[Supplied information]:
————
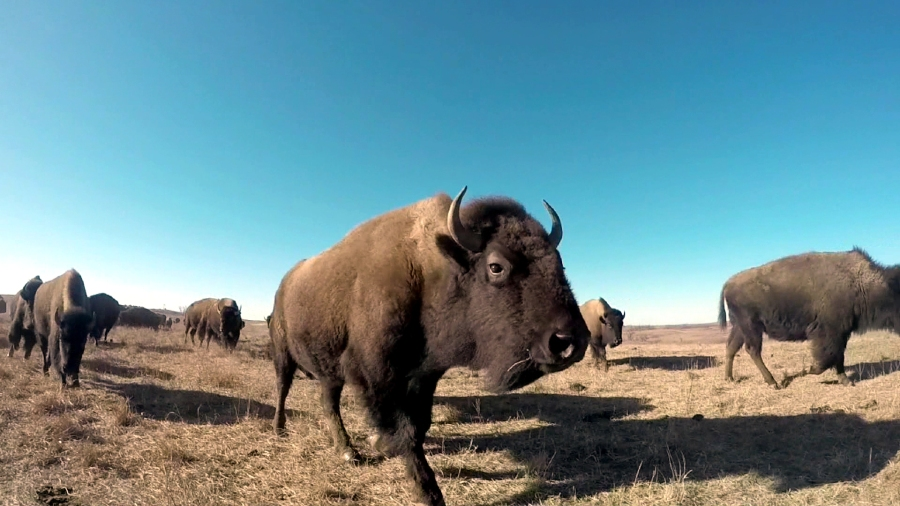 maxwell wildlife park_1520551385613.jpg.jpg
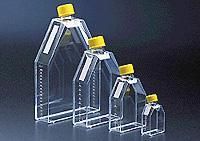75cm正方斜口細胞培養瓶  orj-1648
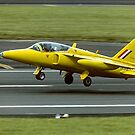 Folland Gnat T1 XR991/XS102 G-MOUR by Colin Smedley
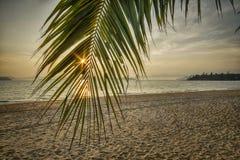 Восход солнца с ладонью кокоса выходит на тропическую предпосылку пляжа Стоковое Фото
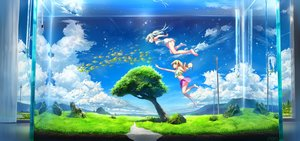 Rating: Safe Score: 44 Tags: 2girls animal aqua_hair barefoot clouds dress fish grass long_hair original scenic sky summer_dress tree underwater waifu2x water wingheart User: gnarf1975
————
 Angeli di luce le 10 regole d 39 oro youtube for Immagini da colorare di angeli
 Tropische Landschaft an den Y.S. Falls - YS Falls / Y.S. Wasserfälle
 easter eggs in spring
————
[Required work]:
Output exactly the lines above that lie between the line with "maxwell wildlife park_1520551385613.jpg.jpg" and the line with "Rating: Safe Score: 44", those two lines included, and no pictures.

[Solution for this task]:
 maxwell wildlife park_1520551385613.jpg.jpg
75cm正方斜口細胞培養瓶  orj-1648
 Folland Gnat T1 XR991/XS102 G-MOUR by Colin Smedley
 Восход солнца с ладонью кокоса выходит на тропическую предпосылку пляжа Стоковое Фото
 Rating: Safe Score: 44 Tags: 2girls animal aqua_hair barefoot clouds dress fish grass long_hair original scenic sky summer_dress tree underwater waifu2x water wingheart User: gnarf1975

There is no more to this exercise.